HTTPS Everywhere extension is a browser extension that rewrites all requests to supported sites to use HTTPS. It can protect you if you’re using sites that support HTTPS and for which the extension includes rules as it automatically activates the security features of HTTPS where they exist.

HTTPS Everywhere is a free extension for Firefox, Chrome and Opera available here.

KB SSL Enforcer extension is an extension for Google Chrome only that enforces encryption for websites that support it.


– Automatically detects if a site supports SSL (TLS) and redirects you to it
– Flexible options for overriding the auto-detection
– Caches which sites support SSL (respects incognito mode)
– Open source (GPLv2 or later)

KB SSL Enforcer is a free extension for Chrome available here.

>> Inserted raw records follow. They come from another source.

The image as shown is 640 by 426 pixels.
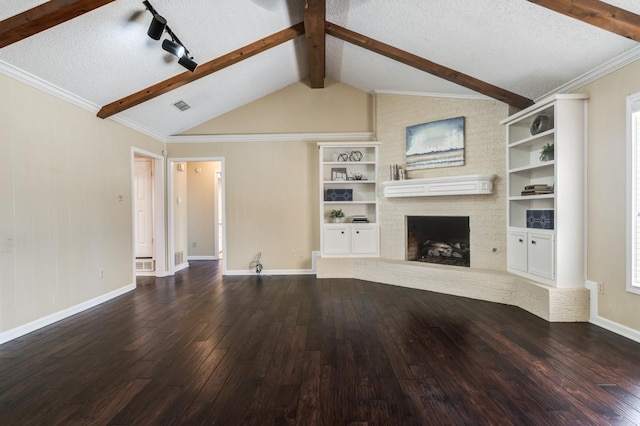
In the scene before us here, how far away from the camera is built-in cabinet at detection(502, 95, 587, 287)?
10.6ft

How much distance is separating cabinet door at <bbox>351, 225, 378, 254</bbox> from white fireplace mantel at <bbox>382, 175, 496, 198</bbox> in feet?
2.21

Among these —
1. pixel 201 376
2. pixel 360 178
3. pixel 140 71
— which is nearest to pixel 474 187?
pixel 360 178

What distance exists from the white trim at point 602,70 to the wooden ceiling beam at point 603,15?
28cm

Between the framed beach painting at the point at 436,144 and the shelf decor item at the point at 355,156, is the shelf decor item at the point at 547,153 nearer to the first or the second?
the framed beach painting at the point at 436,144

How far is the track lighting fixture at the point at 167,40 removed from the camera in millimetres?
2854

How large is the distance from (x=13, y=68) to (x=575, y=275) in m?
5.91

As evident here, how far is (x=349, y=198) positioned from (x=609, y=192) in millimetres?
3398

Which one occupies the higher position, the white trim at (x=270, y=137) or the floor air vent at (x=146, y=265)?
the white trim at (x=270, y=137)

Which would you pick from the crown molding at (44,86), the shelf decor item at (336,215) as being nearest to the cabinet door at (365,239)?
the shelf decor item at (336,215)

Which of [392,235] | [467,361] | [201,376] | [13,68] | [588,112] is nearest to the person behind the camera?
[201,376]

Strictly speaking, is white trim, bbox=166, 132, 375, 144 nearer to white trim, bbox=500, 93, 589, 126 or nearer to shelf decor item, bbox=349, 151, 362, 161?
shelf decor item, bbox=349, 151, 362, 161

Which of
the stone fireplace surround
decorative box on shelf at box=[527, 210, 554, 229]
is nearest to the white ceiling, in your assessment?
decorative box on shelf at box=[527, 210, 554, 229]

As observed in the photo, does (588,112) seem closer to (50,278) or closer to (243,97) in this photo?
(243,97)

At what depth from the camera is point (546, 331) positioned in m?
2.95
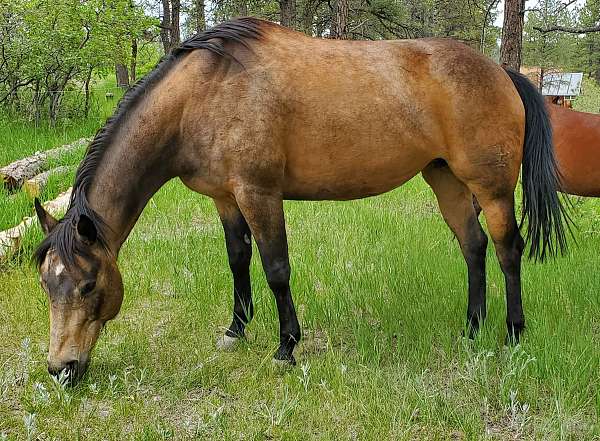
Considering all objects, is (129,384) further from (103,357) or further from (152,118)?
(152,118)

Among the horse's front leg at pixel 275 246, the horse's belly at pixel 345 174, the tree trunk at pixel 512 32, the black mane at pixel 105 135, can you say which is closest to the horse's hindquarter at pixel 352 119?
the horse's belly at pixel 345 174

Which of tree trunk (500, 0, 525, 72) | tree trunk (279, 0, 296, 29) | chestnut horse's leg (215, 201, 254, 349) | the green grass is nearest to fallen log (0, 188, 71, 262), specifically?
the green grass

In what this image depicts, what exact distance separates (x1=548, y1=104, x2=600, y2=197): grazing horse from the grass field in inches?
24.0

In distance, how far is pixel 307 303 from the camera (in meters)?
4.31

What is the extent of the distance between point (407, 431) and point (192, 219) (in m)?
5.02

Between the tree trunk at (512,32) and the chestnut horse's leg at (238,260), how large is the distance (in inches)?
236

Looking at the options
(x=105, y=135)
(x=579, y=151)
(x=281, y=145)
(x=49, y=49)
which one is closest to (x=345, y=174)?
(x=281, y=145)

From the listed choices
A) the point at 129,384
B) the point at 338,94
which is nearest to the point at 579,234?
the point at 338,94

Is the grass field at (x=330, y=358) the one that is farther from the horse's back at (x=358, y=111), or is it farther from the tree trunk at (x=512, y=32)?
the tree trunk at (x=512, y=32)

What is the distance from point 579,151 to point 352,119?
9.29ft

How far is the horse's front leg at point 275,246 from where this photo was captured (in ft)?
10.9

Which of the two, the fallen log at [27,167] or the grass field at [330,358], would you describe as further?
the fallen log at [27,167]

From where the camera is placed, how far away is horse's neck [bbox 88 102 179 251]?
10.8 feet

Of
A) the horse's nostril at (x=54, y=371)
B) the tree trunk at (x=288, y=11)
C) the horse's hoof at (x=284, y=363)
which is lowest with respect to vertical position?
the horse's hoof at (x=284, y=363)
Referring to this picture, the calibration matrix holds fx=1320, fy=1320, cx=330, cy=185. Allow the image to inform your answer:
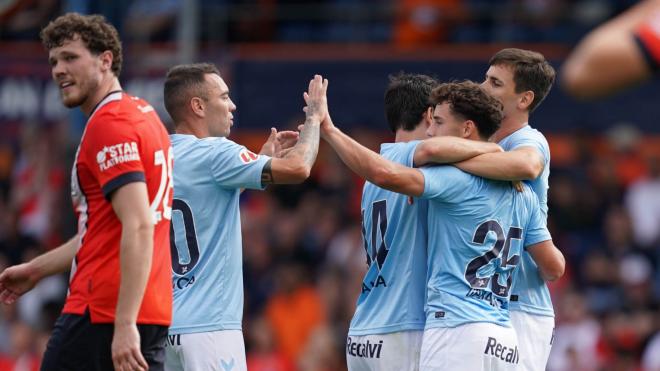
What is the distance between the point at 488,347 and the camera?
6809 millimetres

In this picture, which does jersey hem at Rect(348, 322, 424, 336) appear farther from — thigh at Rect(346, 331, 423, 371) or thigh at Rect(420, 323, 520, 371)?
thigh at Rect(420, 323, 520, 371)

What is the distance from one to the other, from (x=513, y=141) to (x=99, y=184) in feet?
8.33

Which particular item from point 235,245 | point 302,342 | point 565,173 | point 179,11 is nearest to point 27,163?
point 179,11

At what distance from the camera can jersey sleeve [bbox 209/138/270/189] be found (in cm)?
692

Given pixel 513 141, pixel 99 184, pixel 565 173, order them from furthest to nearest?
1. pixel 565 173
2. pixel 513 141
3. pixel 99 184

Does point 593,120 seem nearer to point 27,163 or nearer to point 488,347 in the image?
point 27,163

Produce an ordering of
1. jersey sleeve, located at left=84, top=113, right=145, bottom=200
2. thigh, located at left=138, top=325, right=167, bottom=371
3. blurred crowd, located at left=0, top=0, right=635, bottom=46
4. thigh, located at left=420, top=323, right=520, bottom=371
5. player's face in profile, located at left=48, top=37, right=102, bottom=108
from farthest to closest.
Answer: blurred crowd, located at left=0, top=0, right=635, bottom=46
thigh, located at left=420, top=323, right=520, bottom=371
player's face in profile, located at left=48, top=37, right=102, bottom=108
thigh, located at left=138, top=325, right=167, bottom=371
jersey sleeve, located at left=84, top=113, right=145, bottom=200

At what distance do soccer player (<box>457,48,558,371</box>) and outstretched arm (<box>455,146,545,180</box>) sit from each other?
288 mm

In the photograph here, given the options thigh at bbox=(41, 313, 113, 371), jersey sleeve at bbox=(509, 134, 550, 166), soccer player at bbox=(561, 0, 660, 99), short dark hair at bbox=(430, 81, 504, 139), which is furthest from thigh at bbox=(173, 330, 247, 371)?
soccer player at bbox=(561, 0, 660, 99)

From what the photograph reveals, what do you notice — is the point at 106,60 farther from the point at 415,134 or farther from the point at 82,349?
the point at 415,134

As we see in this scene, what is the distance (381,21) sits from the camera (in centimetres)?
1850

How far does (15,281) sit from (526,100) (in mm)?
3056

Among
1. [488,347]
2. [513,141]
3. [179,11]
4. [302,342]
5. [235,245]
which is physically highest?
[179,11]

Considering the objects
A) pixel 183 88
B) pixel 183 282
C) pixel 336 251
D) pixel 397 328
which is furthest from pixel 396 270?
pixel 336 251
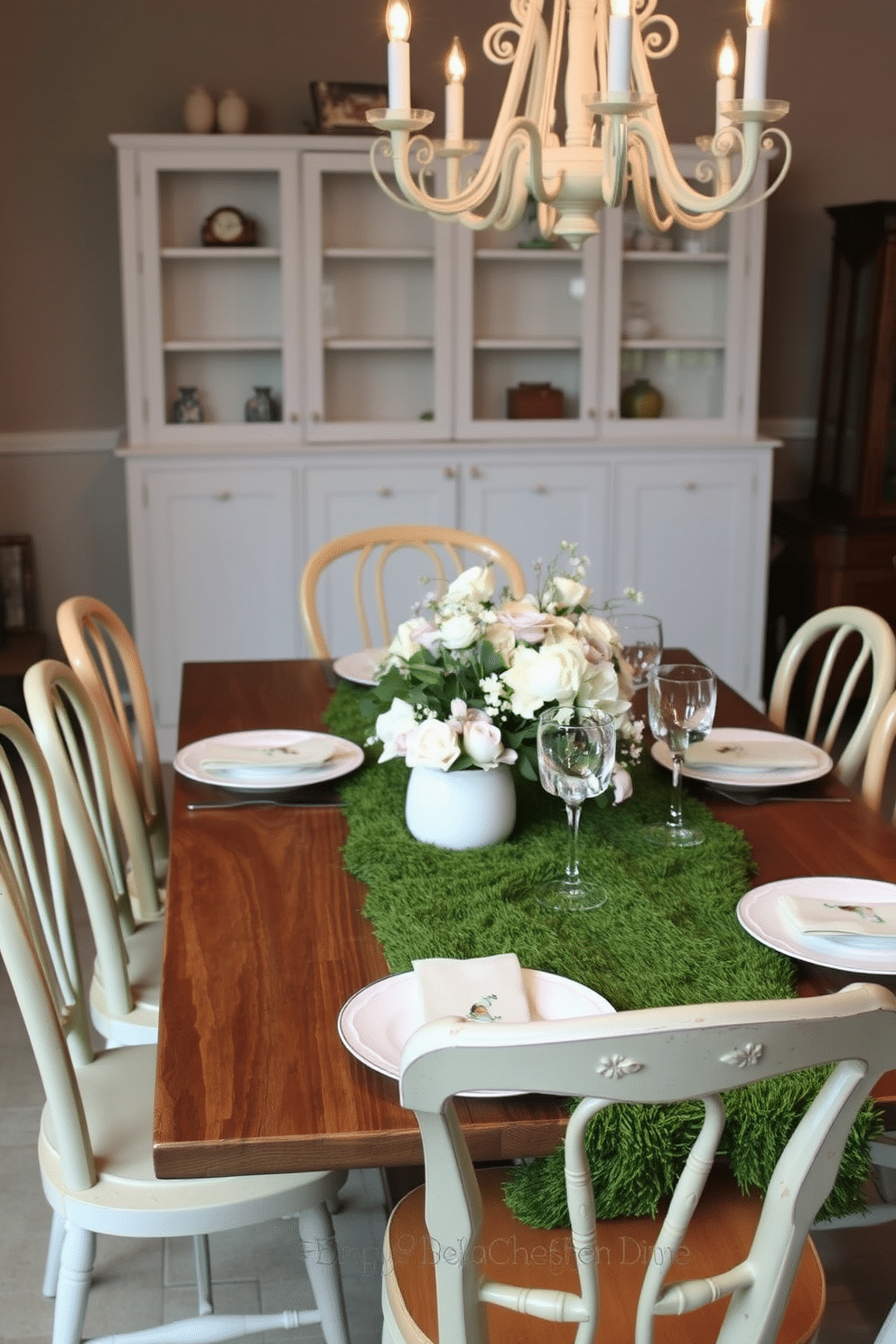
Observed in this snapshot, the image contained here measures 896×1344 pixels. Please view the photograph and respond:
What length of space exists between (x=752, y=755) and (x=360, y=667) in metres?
0.81

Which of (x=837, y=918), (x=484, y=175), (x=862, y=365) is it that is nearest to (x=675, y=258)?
(x=862, y=365)

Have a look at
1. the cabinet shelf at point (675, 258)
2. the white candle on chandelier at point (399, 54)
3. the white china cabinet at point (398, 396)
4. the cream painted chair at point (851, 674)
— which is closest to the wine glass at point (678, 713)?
the cream painted chair at point (851, 674)

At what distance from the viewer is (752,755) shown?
2.10m

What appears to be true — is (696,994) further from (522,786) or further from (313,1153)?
(522,786)

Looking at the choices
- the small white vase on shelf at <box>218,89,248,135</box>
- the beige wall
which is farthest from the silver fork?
the beige wall

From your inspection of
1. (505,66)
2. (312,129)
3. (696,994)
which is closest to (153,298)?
(312,129)

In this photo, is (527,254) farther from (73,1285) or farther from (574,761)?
(73,1285)

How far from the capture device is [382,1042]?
1262 mm

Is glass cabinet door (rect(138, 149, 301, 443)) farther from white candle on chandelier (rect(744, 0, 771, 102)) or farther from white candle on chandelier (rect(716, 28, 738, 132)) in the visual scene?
white candle on chandelier (rect(744, 0, 771, 102))

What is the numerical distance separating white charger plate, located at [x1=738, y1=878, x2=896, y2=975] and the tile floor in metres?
0.68

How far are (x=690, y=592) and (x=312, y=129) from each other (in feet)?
5.91

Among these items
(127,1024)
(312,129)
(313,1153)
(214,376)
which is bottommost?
(127,1024)

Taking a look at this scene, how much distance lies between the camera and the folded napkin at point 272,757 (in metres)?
2.03

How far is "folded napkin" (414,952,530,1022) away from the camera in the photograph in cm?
129
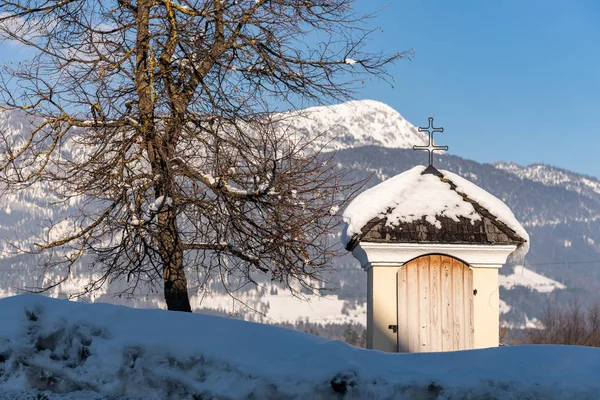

Note: in our opinion this extension is not as secure as HTTPS Everywhere with Firefox because, unlike Firefox, Chrome does not natively support request rewriting by extensions (nor does Internet Explorer). As the developer states: “Due to Chrome limitations KB SSL Enforcer redirects while the page is loading. This first insecure request could send a cookie in the clear, which would give anyone with tools like Firesheep an opportunity to use your account on that site. But this only happens if they catch it during that first request and if it includes sensitive information, such as your logged in session.”


The limitations of KB SSL Enforcer are due to Chrome itself, not a fault of the extension. Until those limitations are removed from Chrome and IE, theoretically it would be safer to use Firefox for forcing HTTPS encryption although the extension for Chrome is a useful add-on and is certainly an improvement on using IE without such any extension.

3 Responses to: "Enforce HTTPS Encryption on All Supported Websites"

  1. Poker Pete says:

    Another good reason for Chrome users to adopt Firefox for anything serious as it has better security. Just use Chrome for general web browsing or playing games and stuff thats not private

  2. Mark W. says:

    Thanks for the article.

    Correction in the Conclusion section – “The same limitations have prevented the authors of HTTPS Everywhere making their extension available on Chrome as well as on Firefox.”
    I think it should be – “The same limitations have prevented the authors of HTTPS Everywhere making their extension available on Chrome as well as on IE.” as HTTPS Everywhere only works for Firefox to my knowledge.
    I know you know that as you have it correct in a preceding paragraph in this article. :)

    • Roy says:

      Thanks for the correction Mark, I knew what I was trying to say but it didn’t quite come out right! I’ve amended the conclusion to make it clearer, thanks.